START Dataset rows

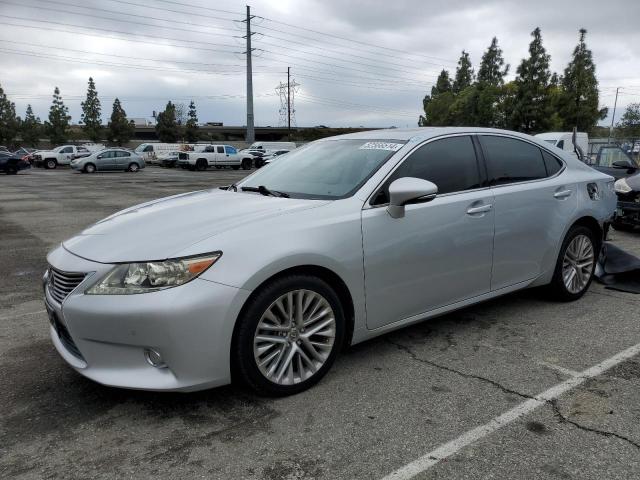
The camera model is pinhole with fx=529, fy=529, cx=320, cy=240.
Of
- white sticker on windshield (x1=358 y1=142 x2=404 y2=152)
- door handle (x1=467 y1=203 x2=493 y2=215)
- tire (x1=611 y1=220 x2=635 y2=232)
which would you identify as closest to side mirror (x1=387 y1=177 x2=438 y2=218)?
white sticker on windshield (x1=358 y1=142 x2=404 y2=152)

END Dataset rows
START Dataset rows

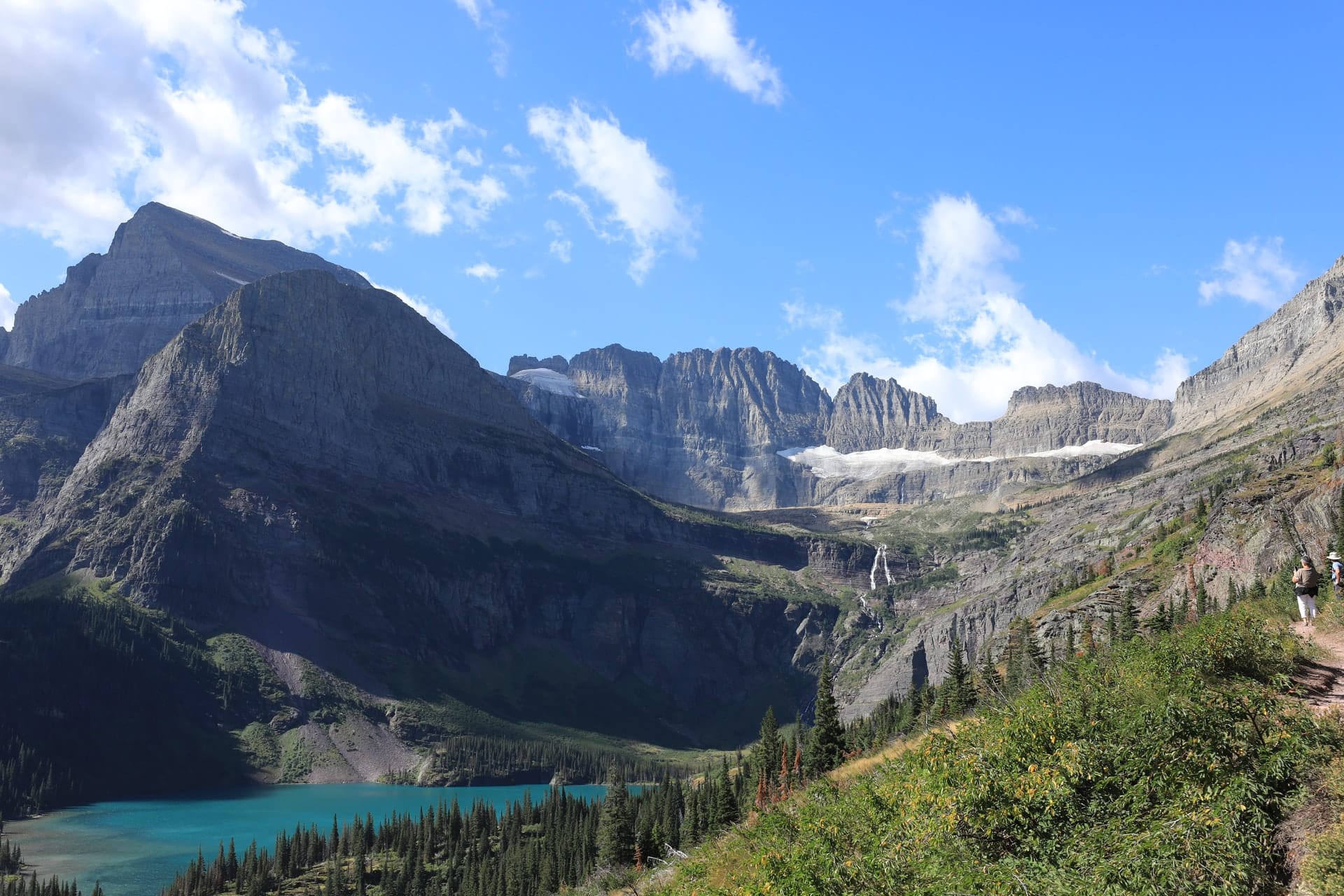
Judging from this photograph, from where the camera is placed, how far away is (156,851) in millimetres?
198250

END Dataset rows

## [Work to complete]
Please change "door handle" to "door latch" in the part of the entries that opens with the line containing "The camera model" and closes with the line containing "- tire (x1=611 y1=220 x2=635 y2=232)", and give only those lines, otherwise unchanged.

## [Task result]
The camera model is pinhole with fx=529, fy=529, cx=320, cy=240.
Of
- white sticker on windshield (x1=358 y1=142 x2=404 y2=152)
- door latch (x1=467 y1=203 x2=493 y2=215)
- tire (x1=611 y1=220 x2=635 y2=232)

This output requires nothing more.